◆ **Required work**: Begin at the line that has "CABINET MAKING" and stop after the line that has "SABRITAS, SONRICS, NESTLE)". Write those lines out again with "woodwork" in place of each "furniture", leaving the pictures out and changing nothing else.

◆ **Given information**:
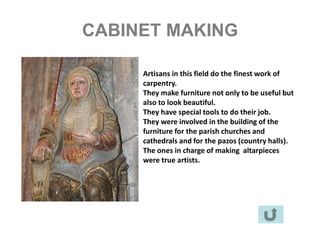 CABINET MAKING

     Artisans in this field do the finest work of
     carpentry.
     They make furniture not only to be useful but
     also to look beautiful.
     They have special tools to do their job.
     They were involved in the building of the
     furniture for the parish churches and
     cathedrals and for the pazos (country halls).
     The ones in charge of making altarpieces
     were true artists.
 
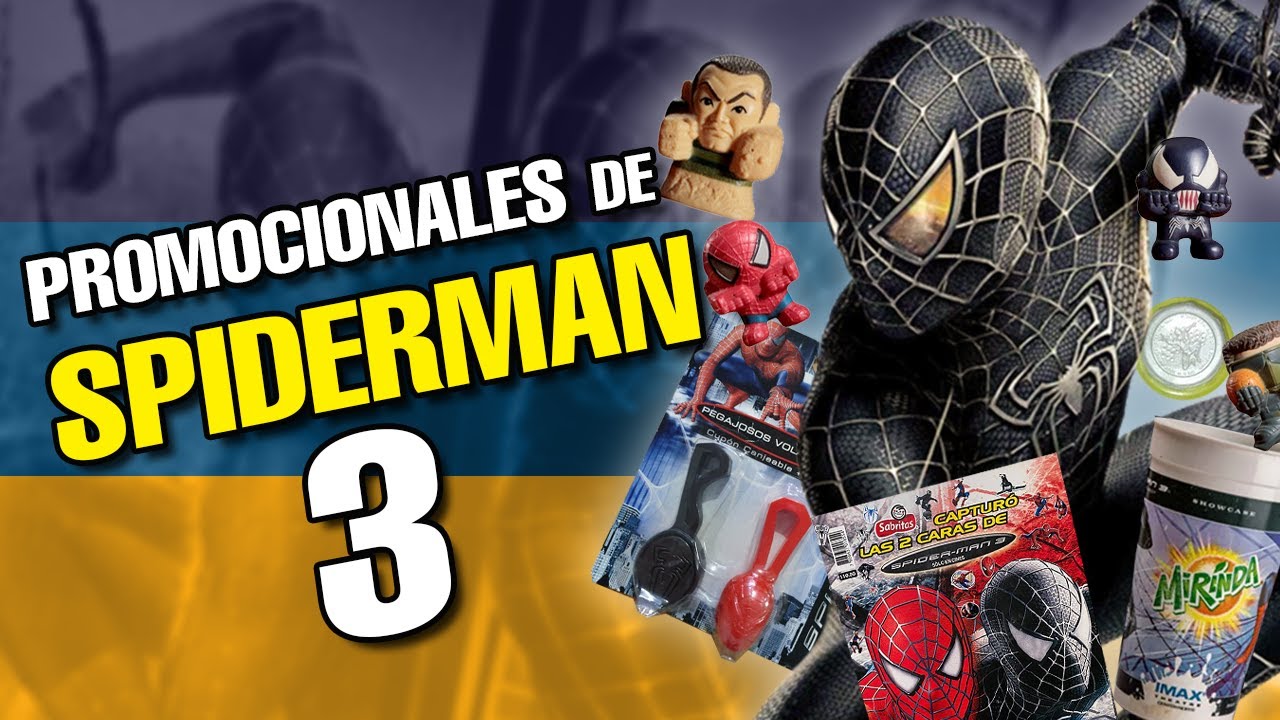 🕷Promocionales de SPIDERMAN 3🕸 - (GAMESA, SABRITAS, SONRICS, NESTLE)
==
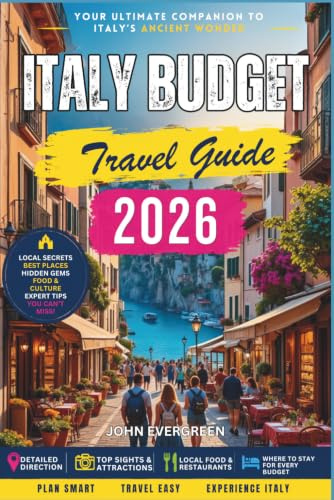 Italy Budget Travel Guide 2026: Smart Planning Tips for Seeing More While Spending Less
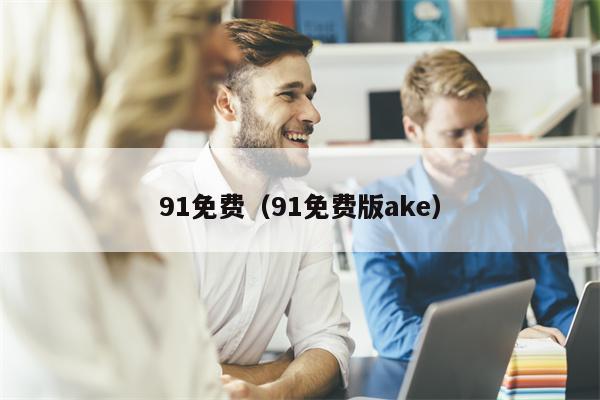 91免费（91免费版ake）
---
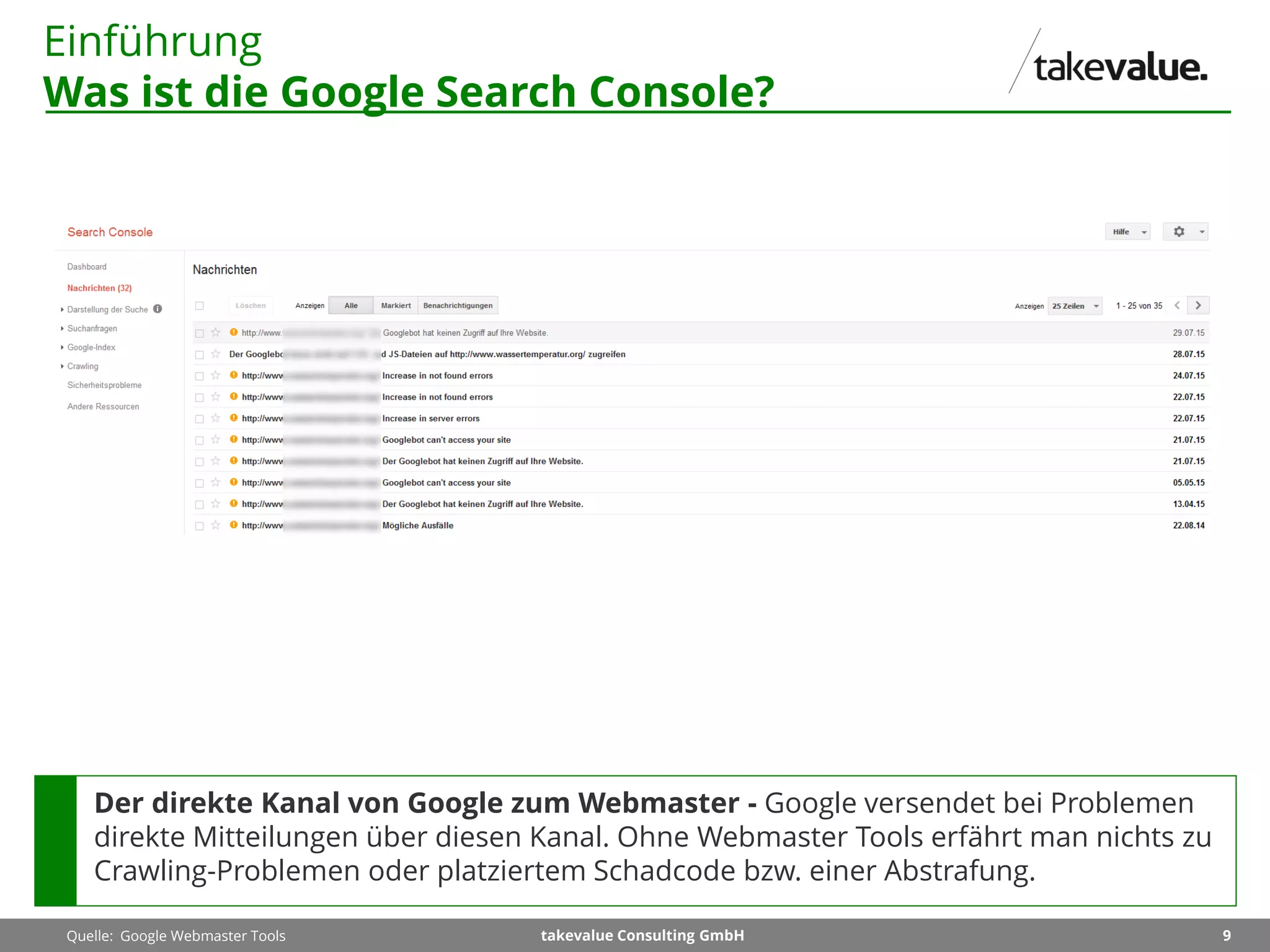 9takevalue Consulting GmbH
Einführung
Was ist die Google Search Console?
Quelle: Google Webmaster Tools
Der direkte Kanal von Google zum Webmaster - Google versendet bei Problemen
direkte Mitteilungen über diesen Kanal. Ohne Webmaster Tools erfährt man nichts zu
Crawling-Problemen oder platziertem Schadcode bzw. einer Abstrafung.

◆ **Final answer**:
 CABINET MAKING

     Artisans in this field do the finest work of
     carpentry.
     They make woodwork not only to be useful but
     also to look beautiful.
     They have special tools to do their job.
     They were involved in the building of the
     woodwork for the parish churches and
     cathedrals and for the pazos (country halls).
     The ones in charge of making altarpieces
     were true artists.
 
 🕷Promocionales de SPIDERMAN 3🕸 - (GAMESA, SABRITAS, SONRICS, NESTLE)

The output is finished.